歴史小説アンソロジー すごくあたらしい歴史教科書『日本史C』(主宰:史文庫・唐橋史さま) の感想です。
本の趣旨や各作品のあらすじなどは主宰者様のブログにありましたのでそちらへ。
1年ぐらい前から史文庫・唐橋史さまの本に興味を持って、『総督と画家』『出雲残照』あたりを読んですごく面白かったので、そこからがつがつ買い占めていったついでで購入した歴史小説アンソロジー。
歴史は嫌いじゃないけど積極的に勉強しなかった派の私でもどれも面白く読めましたが、どこまでが創作でどこまでが本当の歴史だったのかはほとんどわかりませんでしたw 日本史詳しい人はより楽しめるのだろうなぁと思います。
あと、時代順に読んでて思ったのですが、なんだかんだで日本は平和な時代になったんだなーと感じました。良いか悪いかは別として。
以下は個々の作品への感想ですが、Twitterにアップしたものに少しだけ加筆修正してまとめただけです。
■ 掲載作品感想 ■
● 刻の彼方より/紅侘助さま
ファンタジー小説を読んでる感覚で面白かったです。最後のヒダトキさんが素敵。続き読みたいです。タイトルがこのアンソロの最初にすごくぴったりでかっこいい。
● あかのくさび/白藤宵霞さま
血生臭い話がきれいにまとまっているなぁと思いました。読了後にぐぐって「へぇーそういう話なんだー」となるぐらい日本史はダメダメです←
● 楽土の幻/ななつほしなみさま
好きです。

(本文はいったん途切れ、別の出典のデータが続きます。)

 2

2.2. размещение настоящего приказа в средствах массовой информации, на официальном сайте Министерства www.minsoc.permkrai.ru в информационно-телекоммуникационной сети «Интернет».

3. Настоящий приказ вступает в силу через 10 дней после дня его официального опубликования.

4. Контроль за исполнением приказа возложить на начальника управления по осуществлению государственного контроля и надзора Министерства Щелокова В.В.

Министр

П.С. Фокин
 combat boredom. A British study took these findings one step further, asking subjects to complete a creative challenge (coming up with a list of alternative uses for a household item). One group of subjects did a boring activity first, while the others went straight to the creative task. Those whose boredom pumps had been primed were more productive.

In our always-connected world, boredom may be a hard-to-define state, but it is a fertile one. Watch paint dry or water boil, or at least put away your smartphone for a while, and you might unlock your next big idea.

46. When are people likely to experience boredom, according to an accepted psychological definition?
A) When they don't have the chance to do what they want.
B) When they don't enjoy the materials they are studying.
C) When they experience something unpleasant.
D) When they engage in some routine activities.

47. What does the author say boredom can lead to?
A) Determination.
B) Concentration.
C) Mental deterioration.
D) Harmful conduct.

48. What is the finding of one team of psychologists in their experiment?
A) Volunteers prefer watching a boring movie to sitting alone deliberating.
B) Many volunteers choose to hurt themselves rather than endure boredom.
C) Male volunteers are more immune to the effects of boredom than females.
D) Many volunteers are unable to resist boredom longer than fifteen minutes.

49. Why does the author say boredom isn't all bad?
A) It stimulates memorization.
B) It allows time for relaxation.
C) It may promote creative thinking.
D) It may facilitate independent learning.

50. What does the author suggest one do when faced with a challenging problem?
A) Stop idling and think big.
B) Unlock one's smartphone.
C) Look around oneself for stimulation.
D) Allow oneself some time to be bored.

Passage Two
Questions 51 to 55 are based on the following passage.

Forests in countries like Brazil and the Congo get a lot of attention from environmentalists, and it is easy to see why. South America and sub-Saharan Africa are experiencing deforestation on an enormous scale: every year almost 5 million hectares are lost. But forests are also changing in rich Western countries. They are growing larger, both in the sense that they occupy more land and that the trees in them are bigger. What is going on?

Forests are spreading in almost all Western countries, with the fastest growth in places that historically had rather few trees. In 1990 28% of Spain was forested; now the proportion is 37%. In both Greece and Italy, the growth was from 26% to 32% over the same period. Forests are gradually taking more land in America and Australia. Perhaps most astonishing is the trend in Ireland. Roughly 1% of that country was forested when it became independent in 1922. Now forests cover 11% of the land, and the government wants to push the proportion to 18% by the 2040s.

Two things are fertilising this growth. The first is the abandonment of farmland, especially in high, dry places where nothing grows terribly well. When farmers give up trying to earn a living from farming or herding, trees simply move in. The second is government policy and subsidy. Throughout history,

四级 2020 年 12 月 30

正直歴史的な部分はぐぐっても(←)よくわからなかったんですけど、父と兄の心理描写がすごくじんわり染みました。
● 袈裟を着た人/唐橋史さま
読了後タイトルに皮肉というか因果応報というかとにかく納得。最初から最後までテーマのブレがなく、時代(世界観?)を感じさせる描写ががっつりで惹き込まれる素晴らしい作品だったと思います。
● 闇衣/たまきこうさま
なぜか話全体が抽象的?な感じがしました。最初から歴史を知っていると楽しみ方が違ったんだろうなぁと思います。
● 賭射/斎藤流軌さま
さくっと読めて面白かったです。歴史的背景がわかるとまた違った味わい深さがありそうですが、それを抜きにしても楽しめました。
● 祈りの焔立つ時~俊寛異聞~/翁納葵さま
『山月記』を思い出しました。構成が丁寧で好きです。最後はいろいろと考えさせられました。
● おやこ六弥太/緑川出口さま
歴史小説っぽくない感じが面白かったです。
● 業火に咲く花/すと世界さま
歴史小説が真正面からドーン!とぶつかってきたような感じ。人間の愚かさが愛しくなる話。好きです。
● 歌え、連ねよ花の笠/向日葵塚ひなたさま
この本の中で一番ポジティブな話でした。良かったです。一揆のイメージがかなり変わりましたが実際のところどうなんだろうという疑問がちょっと残ってます。
● 銀蛇/上住断靱さま
戦がメインの話は好きなんですが、登場人物が多くて追い切れなかった感があります。織田信雄の無能っぷりはとても良かったです。
● 奥州女仇討異聞/狩生みくずさま
登場人物がすごく魅力的だっただけにメインの仇討が書かれていないのが残念でした。方言、いいですね。
● 白い脚/庭鳥さま
この本の中で一番好き。登場人物(特におきん婆さん)とテーマがとても魅力的で最初から最後まで面白く読めました。あと創作時の参考になります(ぇ
● 二刀流の提灯男/巫夏希さま
単純な構成で面白かったです。描写があっさり目だったので濃い目が好きな自分には物足りない感じでした。
● 異国の風/ 鋼雅暁さま
明るくてスカッとしてて時代を感じさせる作品ですごく良かったです。「かすていら」美味しそうでした。
● 海より深く空より青く/Nagisa(なぎさ)さま
この本の中で唯一の恋愛モノ。非常に焦れったかったです。大陸の描写がほとんどなかったのが違和感。
● 沼辺に佇む/アルトさま
一つの時代の終わりを感じさせる哀愁漂うお話。主要人物2人のキャラが魅力的で、会話や、そこから想像させられるそれぞれの抱えている心情が味わい深いです。
● 端倪すべからず/保田嵩史さま
最後の最後に推理(探偵?)物。コミカルで面白かったです。
いろんな作家さんの作品が読めて、日本の歴史をざっくり一気読みしてちょっと賢くなれた気分も味わえて、いろいろ考えさせられるアンソロジーでした。楽しかったです。
アンソロジーは作品ごとの感想をつけるとどうしても長くなりますね。
それでは読んでくれた方はお疲れさまでしたー。